Haziq Zikri

Personal information
- Full name: Haziq Zikri bin Elias
- Date of birth: 5 April 1991 (age 33)
- Place of birth: Kuala Lumpur, Malaysia
- Height: 1.79 m (5 ft 10+1⁄2 in)
- Position(s): Striker

Senior career*
- Years: Team / Apps / (Gls)
- 2009: Harimau Muda
- 2010: Harimau Muda B
- 2011: Harimau Muda A
- July 2011 – Oct 2011: → Selangor FA (loan)

= Haziq Zikri Elias =

Malaysian footballer

Haziq Zikri (born 5 April 1991 in Kuala Lumpur) is a Malaysian footballer.

He recently played for Harimau Muda A in the Malaysia Super League.

==Career==
Haziq is Malaysian-born but raised in the United Kingdom. He was noticed by the Football Association of Malaysia in November 2008, and recruited to join the Football Association of Malaysia. The association gave Haziq a contract to play for the newly created, Harimau Muda that was set to join the 2009 Premier League season.

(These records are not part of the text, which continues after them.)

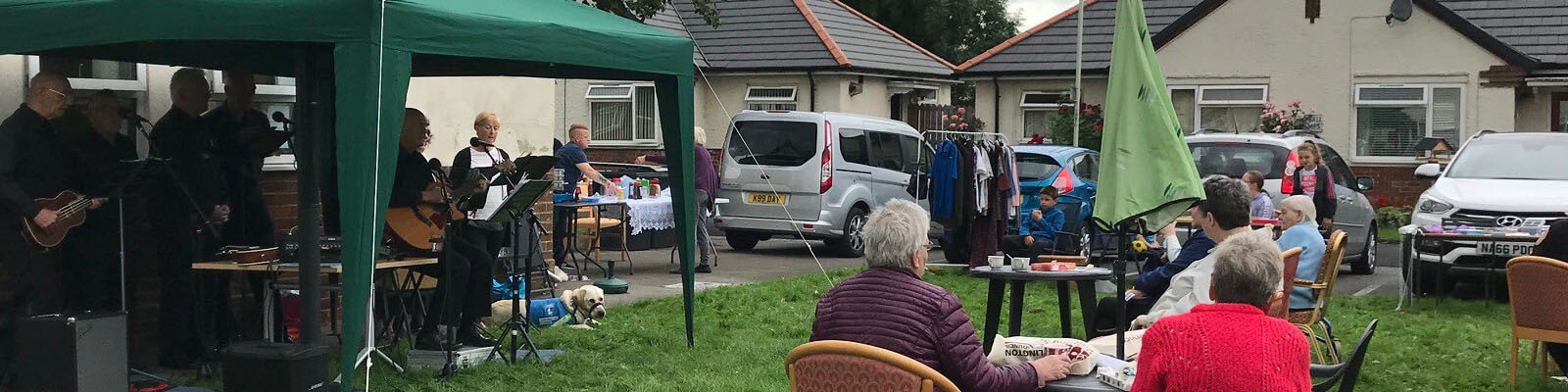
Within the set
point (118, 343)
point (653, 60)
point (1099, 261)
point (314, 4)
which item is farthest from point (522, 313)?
point (1099, 261)

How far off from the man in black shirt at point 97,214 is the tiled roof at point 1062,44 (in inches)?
773

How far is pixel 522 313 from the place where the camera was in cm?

Haziq was officially part of the Harimau Muda squad in 2009. Haziq later joined the Malaysia national under-19 team for the 2010 AFC U-19 Championship qualification. Harimau Muda later won the 2009 Premier League Malaysia.

After Harimau Muda was split into two teams and Haziq was chosen to play for the Harimau Muda A team. He left Harimau Muda A in July 2011 to join the former champions, Selangor FA alongside 3 others Harimau Muda players. Haziq will join Selangor on a loan for the Malaysia Cup.

Currently he is in United Kingdom to further his studies at the Hartpury College.